Il est néanmoins étonnant que la Torah ait institué un principe si important à partir d’un épisode négatif de l’histoire du peuple juif : l’erreur des explorateurs ! C’est pourquoi nous proposerons une autre lecture – plus profonde – de l’histoire des espions. En effet, la Torah est constituée de deux éléments, comparables au corps et à l’âme : la partie exotérique et la partie ésotérique. Les deux parties sont complémentaires et, ensemble, elles incarnent la Sagesse Divine.
Bien qu’une simple lecture de cet événement laisse entendre que les explorateurs ont gravement fauté, au point où ils furent punis et que tout le peuple fut retenu quarante ans dans le désert du Sinaï, il existe toutefois une allusion dans la mystique juive qui voit en ces hommes des personnages de très grande qualité.
La pensée ‘hassidique explique que le refus des explorateurs de monter en Israël était le fruit de leur état spirituel : ils craignaient de rentrer dans une terre où ils seraient obligés de s’investir dans les domaines et les contraintes du monde matériel.
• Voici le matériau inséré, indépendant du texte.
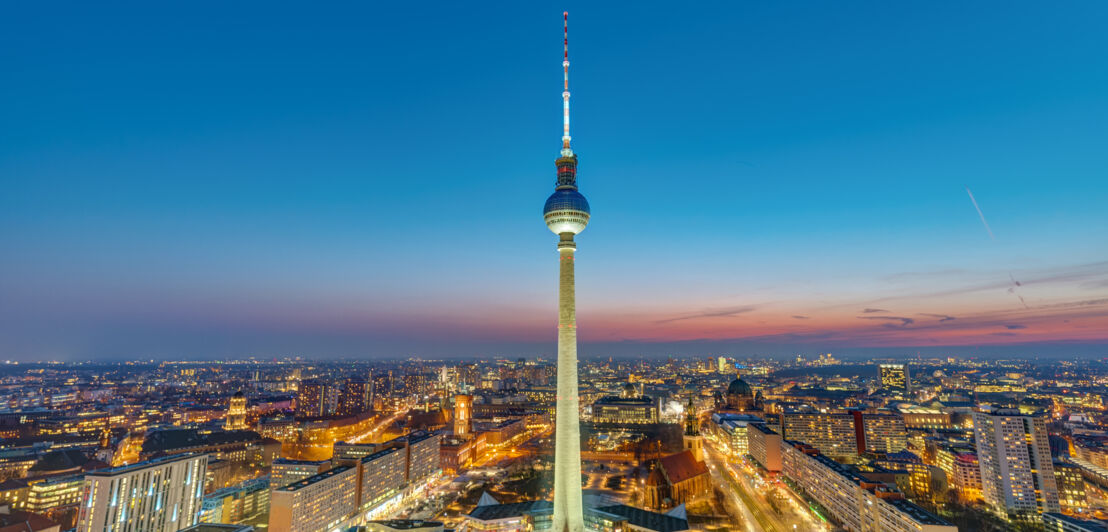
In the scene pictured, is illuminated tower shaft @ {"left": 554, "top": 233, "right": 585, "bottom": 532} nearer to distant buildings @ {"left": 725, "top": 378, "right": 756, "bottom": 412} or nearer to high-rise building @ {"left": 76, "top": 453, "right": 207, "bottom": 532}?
high-rise building @ {"left": 76, "top": 453, "right": 207, "bottom": 532}

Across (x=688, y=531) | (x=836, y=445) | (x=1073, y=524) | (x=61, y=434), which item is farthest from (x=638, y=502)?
(x=61, y=434)

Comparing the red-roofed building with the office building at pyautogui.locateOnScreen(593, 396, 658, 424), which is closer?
the red-roofed building

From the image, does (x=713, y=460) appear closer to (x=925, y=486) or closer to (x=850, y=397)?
(x=925, y=486)

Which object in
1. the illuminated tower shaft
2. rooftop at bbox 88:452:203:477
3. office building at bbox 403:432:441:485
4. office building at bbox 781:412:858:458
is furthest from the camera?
office building at bbox 781:412:858:458

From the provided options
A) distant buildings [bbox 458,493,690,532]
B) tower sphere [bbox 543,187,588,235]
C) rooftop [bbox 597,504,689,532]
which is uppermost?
tower sphere [bbox 543,187,588,235]

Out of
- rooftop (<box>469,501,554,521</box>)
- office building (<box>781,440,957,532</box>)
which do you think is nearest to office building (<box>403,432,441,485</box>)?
rooftop (<box>469,501,554,521</box>)

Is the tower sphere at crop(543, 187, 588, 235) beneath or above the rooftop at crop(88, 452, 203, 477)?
above

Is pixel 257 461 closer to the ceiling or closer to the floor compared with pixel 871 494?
closer to the floor

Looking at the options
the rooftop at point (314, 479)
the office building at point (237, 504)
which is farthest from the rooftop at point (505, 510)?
the office building at point (237, 504)
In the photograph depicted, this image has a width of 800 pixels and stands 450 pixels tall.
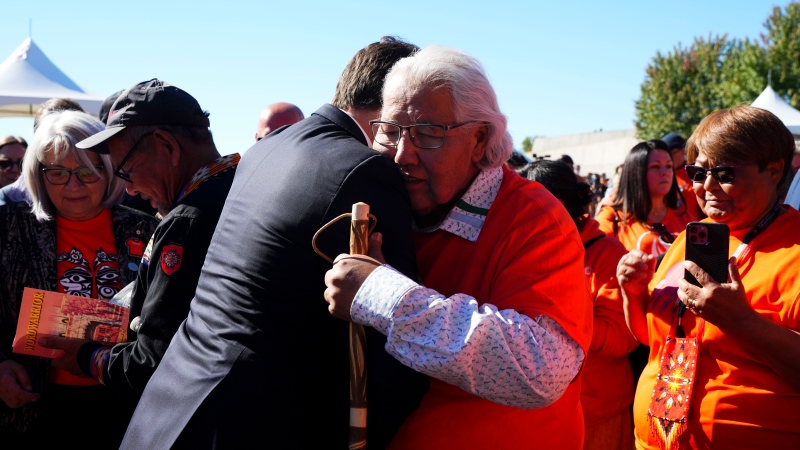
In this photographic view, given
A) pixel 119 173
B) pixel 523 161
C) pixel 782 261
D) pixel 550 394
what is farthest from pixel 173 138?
pixel 523 161

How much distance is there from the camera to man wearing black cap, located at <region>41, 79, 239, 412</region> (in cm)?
249

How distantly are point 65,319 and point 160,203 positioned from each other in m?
0.61

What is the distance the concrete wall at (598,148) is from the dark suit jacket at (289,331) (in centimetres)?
3812

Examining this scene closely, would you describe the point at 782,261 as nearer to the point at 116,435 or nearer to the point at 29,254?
the point at 116,435

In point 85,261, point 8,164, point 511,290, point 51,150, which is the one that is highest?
point 511,290

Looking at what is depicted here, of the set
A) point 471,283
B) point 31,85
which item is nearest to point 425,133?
point 471,283

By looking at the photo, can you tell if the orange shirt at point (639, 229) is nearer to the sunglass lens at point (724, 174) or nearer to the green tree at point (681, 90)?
the sunglass lens at point (724, 174)

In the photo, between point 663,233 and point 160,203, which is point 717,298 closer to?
point 160,203

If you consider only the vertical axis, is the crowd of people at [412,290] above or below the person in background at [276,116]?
above

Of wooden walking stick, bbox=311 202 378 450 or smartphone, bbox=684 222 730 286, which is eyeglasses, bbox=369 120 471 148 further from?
smartphone, bbox=684 222 730 286

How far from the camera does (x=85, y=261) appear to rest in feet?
12.0

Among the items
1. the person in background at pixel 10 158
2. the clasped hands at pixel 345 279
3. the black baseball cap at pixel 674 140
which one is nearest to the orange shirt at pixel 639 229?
the black baseball cap at pixel 674 140

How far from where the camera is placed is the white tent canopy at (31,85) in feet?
30.7

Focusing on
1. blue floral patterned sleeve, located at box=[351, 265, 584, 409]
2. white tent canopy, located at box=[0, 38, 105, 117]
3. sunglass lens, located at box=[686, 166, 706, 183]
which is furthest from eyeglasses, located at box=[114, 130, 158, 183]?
white tent canopy, located at box=[0, 38, 105, 117]
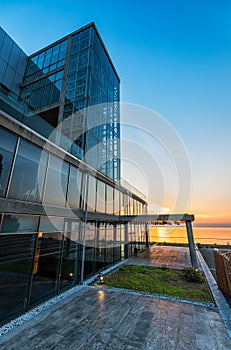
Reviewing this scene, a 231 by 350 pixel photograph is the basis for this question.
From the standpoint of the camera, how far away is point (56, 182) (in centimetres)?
644

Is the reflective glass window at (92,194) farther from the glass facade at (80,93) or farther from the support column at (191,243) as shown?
the support column at (191,243)

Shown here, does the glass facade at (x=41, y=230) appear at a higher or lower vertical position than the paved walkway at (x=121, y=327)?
higher

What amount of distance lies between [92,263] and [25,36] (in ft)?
90.5

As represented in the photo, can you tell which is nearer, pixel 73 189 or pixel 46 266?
pixel 46 266

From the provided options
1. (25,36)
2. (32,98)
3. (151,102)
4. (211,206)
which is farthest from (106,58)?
(211,206)

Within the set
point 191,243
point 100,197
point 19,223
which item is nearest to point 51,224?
point 19,223

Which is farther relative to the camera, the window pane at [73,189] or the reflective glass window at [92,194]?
the reflective glass window at [92,194]

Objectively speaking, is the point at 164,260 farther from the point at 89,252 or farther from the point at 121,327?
the point at 121,327

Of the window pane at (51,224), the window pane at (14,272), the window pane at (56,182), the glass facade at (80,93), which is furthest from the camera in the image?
the glass facade at (80,93)

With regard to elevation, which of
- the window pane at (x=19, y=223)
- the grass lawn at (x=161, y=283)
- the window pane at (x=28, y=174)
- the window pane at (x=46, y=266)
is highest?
the window pane at (x=28, y=174)

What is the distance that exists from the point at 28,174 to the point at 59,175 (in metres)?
1.53

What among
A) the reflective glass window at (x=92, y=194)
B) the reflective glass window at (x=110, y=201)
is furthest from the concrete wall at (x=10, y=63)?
the reflective glass window at (x=110, y=201)

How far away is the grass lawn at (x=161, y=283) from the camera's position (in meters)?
6.06

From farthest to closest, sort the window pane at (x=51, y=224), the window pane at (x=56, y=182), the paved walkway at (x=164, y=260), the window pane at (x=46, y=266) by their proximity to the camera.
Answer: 1. the paved walkway at (x=164, y=260)
2. the window pane at (x=56, y=182)
3. the window pane at (x=51, y=224)
4. the window pane at (x=46, y=266)
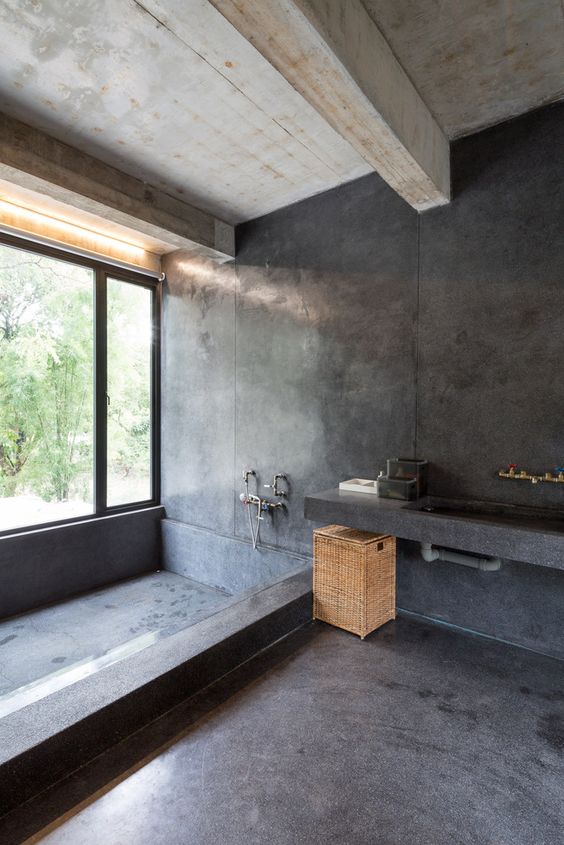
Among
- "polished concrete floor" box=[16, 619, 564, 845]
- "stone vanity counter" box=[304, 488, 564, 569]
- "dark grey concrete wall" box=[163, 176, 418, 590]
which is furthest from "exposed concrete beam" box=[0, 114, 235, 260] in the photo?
"polished concrete floor" box=[16, 619, 564, 845]

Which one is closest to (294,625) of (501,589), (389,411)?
(501,589)

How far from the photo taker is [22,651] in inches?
120

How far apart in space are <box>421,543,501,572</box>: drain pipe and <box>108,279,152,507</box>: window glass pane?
302cm

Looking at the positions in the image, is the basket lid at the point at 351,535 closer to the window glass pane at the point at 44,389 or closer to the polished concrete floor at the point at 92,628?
the polished concrete floor at the point at 92,628

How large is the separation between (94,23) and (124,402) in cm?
306

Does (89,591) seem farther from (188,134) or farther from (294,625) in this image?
(188,134)

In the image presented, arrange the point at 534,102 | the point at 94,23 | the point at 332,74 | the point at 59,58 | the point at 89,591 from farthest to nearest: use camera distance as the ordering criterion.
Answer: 1. the point at 89,591
2. the point at 534,102
3. the point at 59,58
4. the point at 94,23
5. the point at 332,74

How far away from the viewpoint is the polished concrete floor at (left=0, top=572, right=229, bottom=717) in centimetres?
280

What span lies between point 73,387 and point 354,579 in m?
3.01

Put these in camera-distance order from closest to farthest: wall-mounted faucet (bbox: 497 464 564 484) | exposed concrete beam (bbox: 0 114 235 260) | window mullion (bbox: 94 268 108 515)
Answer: wall-mounted faucet (bbox: 497 464 564 484)
exposed concrete beam (bbox: 0 114 235 260)
window mullion (bbox: 94 268 108 515)

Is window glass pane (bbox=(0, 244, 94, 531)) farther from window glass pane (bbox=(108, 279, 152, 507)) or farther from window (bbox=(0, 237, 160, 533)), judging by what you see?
window glass pane (bbox=(108, 279, 152, 507))

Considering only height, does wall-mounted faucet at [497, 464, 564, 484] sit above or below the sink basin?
above

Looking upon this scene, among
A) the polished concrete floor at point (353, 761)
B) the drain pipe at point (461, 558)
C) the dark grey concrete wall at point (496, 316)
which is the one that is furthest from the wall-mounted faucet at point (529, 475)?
the polished concrete floor at point (353, 761)

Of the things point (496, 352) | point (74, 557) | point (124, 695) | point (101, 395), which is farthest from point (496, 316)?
point (74, 557)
Après avoir reçu la Torah, les explorateurs envisageaient de rester cloîtrés dans le désert où ils jouissaient quotidiennement de miracles : la Manne, le puits de Miriam et les Nuées saintes. Les conditions idéales pour étudier et s’attacher au Divin étaient, ici, regroupées.
Ils se sont trompés, parce que le fait de vivre en Terre d'Israël, d’y appliquer les commandements relatifs à la Terre Sainte, ainsi que d’accomplir toutes les Mitsvot dans ce monde est – pour D.ieu – encore plus élevé que la réclusion dans la sainteté.
C’est précisément du fait de leur statut élevé que leur prise de position fut considérée comme un grave péché : ils ne devaient pas être de mauvais exemples pour tout un peuple. En revanche, le fait que leur motivation fut positive sert à nos sages pour déduire les conditions de la constitution d’un Minyane.
En outre, un autre détail permet de conclure que ces hommes n’étaient pas si mauvais que ça. Car, en effet, comment comprendre que ces hommes qui souhaitaient rester dans le désert causèrent que le peuple soit puni précisément par la réalisation de leur souhait : rester quarante ans dans le désert du Sinaï !
En réalité, D.ieu permit au peuple durant cette période de continuer de jouir de cette situation spirituelle qu’il avait peine à quitter. Ainsi, les progrès produits leur permirent d’atteindre la maturité requise pour entrer enfin en Terre d’Israël.